● RECORDS
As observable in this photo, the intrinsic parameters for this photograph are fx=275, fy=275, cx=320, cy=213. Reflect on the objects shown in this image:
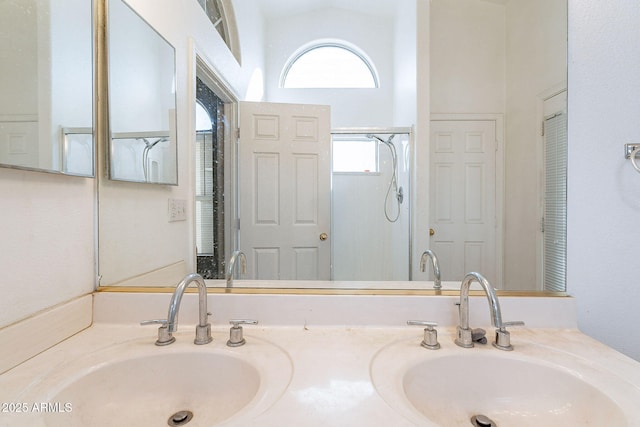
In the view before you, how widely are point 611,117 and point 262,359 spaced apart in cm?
128

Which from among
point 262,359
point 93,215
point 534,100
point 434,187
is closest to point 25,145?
point 93,215

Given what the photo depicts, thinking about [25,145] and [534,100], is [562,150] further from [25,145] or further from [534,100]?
[25,145]

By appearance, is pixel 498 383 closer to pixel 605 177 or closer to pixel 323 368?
pixel 323 368

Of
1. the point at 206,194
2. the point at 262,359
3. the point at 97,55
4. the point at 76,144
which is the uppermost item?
the point at 97,55

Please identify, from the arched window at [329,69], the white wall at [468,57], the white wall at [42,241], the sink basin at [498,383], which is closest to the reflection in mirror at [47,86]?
the white wall at [42,241]

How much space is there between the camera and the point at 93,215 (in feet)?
3.03

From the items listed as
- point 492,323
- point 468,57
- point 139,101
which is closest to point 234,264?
point 139,101

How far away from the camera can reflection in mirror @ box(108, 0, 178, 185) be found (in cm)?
97

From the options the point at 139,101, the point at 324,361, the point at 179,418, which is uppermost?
the point at 139,101

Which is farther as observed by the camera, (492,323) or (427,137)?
(427,137)

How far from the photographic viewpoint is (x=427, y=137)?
1093mm

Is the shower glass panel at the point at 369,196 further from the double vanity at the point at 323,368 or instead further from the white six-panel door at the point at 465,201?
the double vanity at the point at 323,368

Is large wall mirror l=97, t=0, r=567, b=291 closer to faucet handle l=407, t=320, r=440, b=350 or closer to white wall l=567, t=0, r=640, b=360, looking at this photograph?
white wall l=567, t=0, r=640, b=360

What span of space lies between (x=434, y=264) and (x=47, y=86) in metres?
1.29
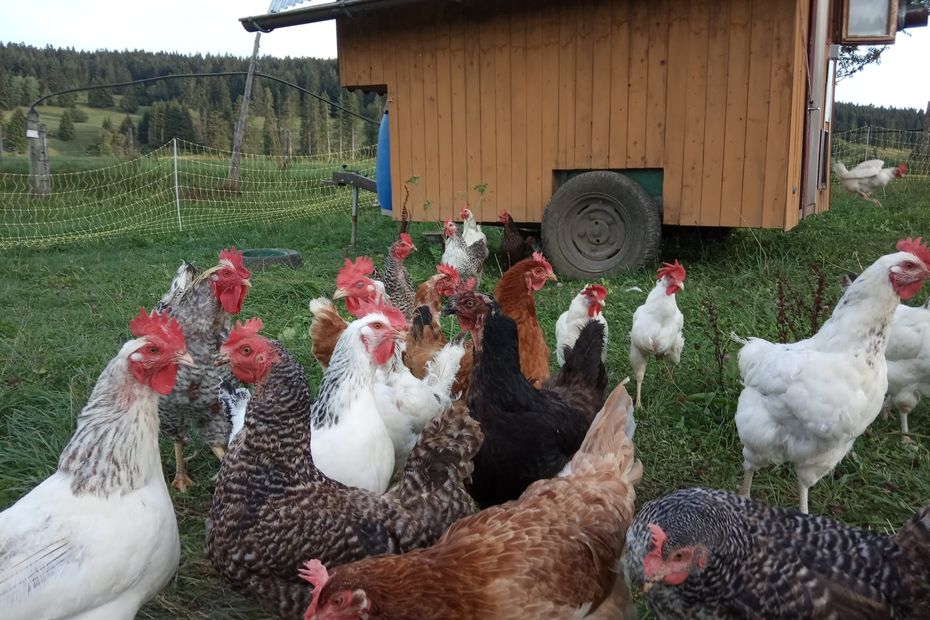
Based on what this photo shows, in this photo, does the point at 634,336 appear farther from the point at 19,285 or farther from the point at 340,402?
the point at 19,285

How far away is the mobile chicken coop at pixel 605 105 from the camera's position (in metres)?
5.93

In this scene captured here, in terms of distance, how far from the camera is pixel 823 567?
1.71 metres

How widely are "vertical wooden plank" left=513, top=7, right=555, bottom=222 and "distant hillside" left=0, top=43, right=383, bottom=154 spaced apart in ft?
43.3

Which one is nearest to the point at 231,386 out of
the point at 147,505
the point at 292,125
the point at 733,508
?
the point at 147,505

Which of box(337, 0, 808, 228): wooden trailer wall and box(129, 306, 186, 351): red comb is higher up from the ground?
box(337, 0, 808, 228): wooden trailer wall

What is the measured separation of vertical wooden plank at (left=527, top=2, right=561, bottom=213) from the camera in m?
6.67

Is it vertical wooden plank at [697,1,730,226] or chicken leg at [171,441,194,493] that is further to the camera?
vertical wooden plank at [697,1,730,226]

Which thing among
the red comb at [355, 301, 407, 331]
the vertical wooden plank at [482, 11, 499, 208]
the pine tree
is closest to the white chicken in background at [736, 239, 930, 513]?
the red comb at [355, 301, 407, 331]

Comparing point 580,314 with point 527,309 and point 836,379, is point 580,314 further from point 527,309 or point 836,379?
point 836,379

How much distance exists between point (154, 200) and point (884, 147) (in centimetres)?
1860

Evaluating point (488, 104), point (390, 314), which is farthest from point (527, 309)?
point (488, 104)

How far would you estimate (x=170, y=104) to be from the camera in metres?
23.7

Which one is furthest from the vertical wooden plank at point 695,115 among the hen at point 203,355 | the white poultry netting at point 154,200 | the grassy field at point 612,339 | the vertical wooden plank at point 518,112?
the white poultry netting at point 154,200

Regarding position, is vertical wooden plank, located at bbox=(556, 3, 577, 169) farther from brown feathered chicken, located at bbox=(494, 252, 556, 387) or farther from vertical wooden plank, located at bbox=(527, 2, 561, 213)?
brown feathered chicken, located at bbox=(494, 252, 556, 387)
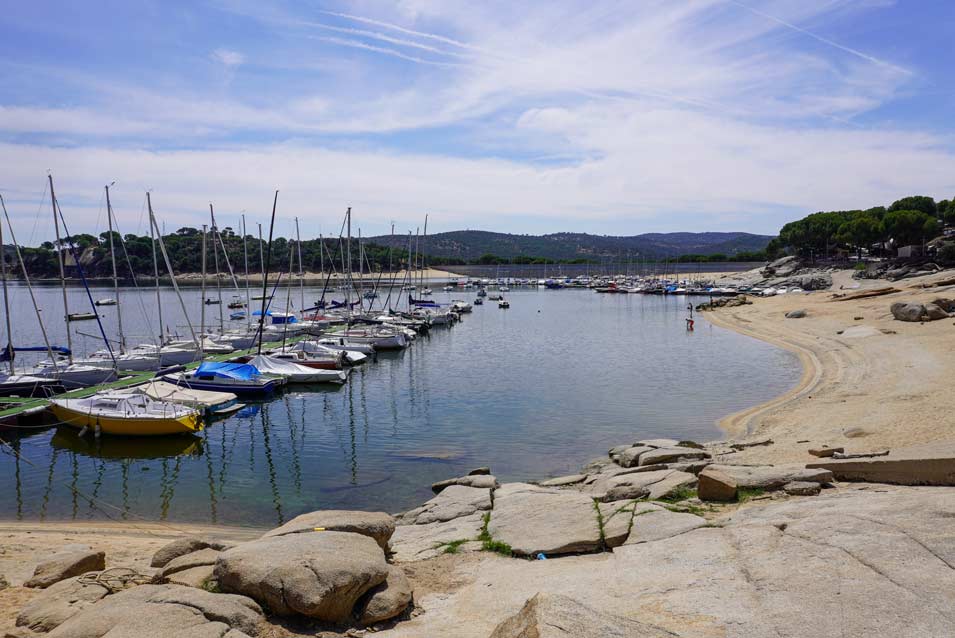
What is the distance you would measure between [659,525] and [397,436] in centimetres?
1806

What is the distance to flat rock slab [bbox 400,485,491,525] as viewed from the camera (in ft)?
53.4

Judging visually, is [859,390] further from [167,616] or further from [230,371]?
[230,371]

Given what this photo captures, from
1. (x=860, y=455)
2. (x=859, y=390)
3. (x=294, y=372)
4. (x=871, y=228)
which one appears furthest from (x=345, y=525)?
(x=871, y=228)

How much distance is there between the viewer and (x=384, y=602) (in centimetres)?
953

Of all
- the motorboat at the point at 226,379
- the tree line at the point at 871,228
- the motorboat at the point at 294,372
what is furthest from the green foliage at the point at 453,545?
the tree line at the point at 871,228

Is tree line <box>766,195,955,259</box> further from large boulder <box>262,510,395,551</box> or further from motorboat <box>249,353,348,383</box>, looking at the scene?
large boulder <box>262,510,395,551</box>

● DIRECTIONS FOR THIS TASK
Leave out the pictures and retype every line above exactly.

● RESULT OF THIS TASK
As observable in this photo, the intrinsic parameters for this photograph are fx=275, fy=275, cx=320, cy=213. Reflect on the objects shown in this image:
In the view before you, how widely are point 611,117 and point 262,359 spaced apart in cm?
128

Which from among
point 262,359
point 93,215
point 534,100
point 434,187
is closest to point 25,145?
point 93,215

Given what the photo depicts, thinking about [25,145] and [534,100], is [562,150] further from [25,145] or further from [534,100]?
[25,145]

By appearance, is pixel 498 383 closer to pixel 605 177 or closer to pixel 323 368?
pixel 323 368

Of
1. the point at 206,194
2. the point at 262,359
3. the point at 97,55
4. the point at 76,144
which is the uppermost item?
the point at 97,55

Please identify, from the arched window at [329,69], the white wall at [468,57], the white wall at [42,241], the sink basin at [498,383], which is closest to the reflection in mirror at [47,86]?
the white wall at [42,241]

How much space is there between the camera and the point at 93,215 (in feet)?
3.03

From the items listed as
- point 492,323
- point 468,57
- point 139,101
which is closest to point 234,264?
point 139,101

How far away from the camera can reflection in mirror @ box(108, 0, 178, 185) be found (in cm)?
97

From the options the point at 139,101, the point at 324,361, the point at 179,418, which is uppermost?
the point at 139,101

Which is farther as observed by the camera, (492,323) or (427,137)?
(427,137)

How far from the photographic viewpoint is (x=427, y=137)?
1093mm

Is the shower glass panel at the point at 369,196 further from the double vanity at the point at 323,368 or instead further from the white six-panel door at the point at 465,201?
the double vanity at the point at 323,368

Is large wall mirror l=97, t=0, r=567, b=291 closer to faucet handle l=407, t=320, r=440, b=350 or closer to white wall l=567, t=0, r=640, b=360, looking at this photograph?
white wall l=567, t=0, r=640, b=360

What span of space lies between (x=434, y=264) and (x=47, y=86) in metres?
1.29
Based on what this photo shows, in this photo, does the point at 634,336 appear farther from the point at 19,285 or farther from the point at 340,402?
the point at 19,285

How far away is the mobile chicken coop at pixel 605 105 from the camera's position (in metres)?
5.93

In this scene captured here, in terms of distance, how far from the camera is pixel 823 567?
1.71 metres

How widely are "vertical wooden plank" left=513, top=7, right=555, bottom=222 and "distant hillside" left=0, top=43, right=383, bottom=154 spaced apart in ft?
43.3

Which one is nearest to the point at 231,386 out of
the point at 147,505
the point at 292,125
the point at 733,508
?
the point at 147,505

Which of box(337, 0, 808, 228): wooden trailer wall and box(129, 306, 186, 351): red comb is higher up from the ground?
box(337, 0, 808, 228): wooden trailer wall

What is the measured separation of vertical wooden plank at (left=527, top=2, right=561, bottom=213) from the camera in m?
6.67

Is it vertical wooden plank at [697,1,730,226] or chicken leg at [171,441,194,493] that is further to the camera?
vertical wooden plank at [697,1,730,226]

Which thing among
the red comb at [355, 301, 407, 331]
the vertical wooden plank at [482, 11, 499, 208]
the pine tree
is closest to the white chicken in background at [736, 239, 930, 513]?
the red comb at [355, 301, 407, 331]

Comparing point 580,314 with point 527,309 and point 836,379, is point 580,314 further from point 527,309 or point 836,379?
point 836,379

How much distance exists between point (154, 200) and point (884, 147) (in centimetres)?
1860

Evaluating point (488, 104), point (390, 314), which is farthest from point (527, 309)?
point (488, 104)

How far would you estimate (x=170, y=104) to be from the camera in metres?
23.7

Which one is furthest from the vertical wooden plank at point 695,115 among the hen at point 203,355 | the white poultry netting at point 154,200 | the grassy field at point 612,339 | the vertical wooden plank at point 518,112?
the white poultry netting at point 154,200

Regarding position, is vertical wooden plank, located at bbox=(556, 3, 577, 169) farther from brown feathered chicken, located at bbox=(494, 252, 556, 387) or farther from vertical wooden plank, located at bbox=(527, 2, 561, 213)?
brown feathered chicken, located at bbox=(494, 252, 556, 387)
What is the distance you would measure between [659,525] and [397,436] in centimetres?
1806

What is the distance to flat rock slab [bbox 400,485,491,525] as viewed from the camera (in ft)?
53.4

Judging visually, is [859,390] further from [167,616] or further from [230,371]?
[230,371]

Given what this photo captures, from
1. (x=860, y=455)
2. (x=859, y=390)
3. (x=294, y=372)
4. (x=871, y=228)
which one appears furthest from (x=345, y=525)?
(x=871, y=228)

How much distance is there between the viewer and (x=384, y=602) (in centimetres)?
953

Of all
- the motorboat at the point at 226,379
- the tree line at the point at 871,228
- the motorboat at the point at 294,372
what is furthest from the green foliage at the point at 453,545?
the tree line at the point at 871,228

Is tree line <box>766,195,955,259</box> further from large boulder <box>262,510,395,551</box> or further from motorboat <box>249,353,348,383</box>, looking at the scene?
large boulder <box>262,510,395,551</box>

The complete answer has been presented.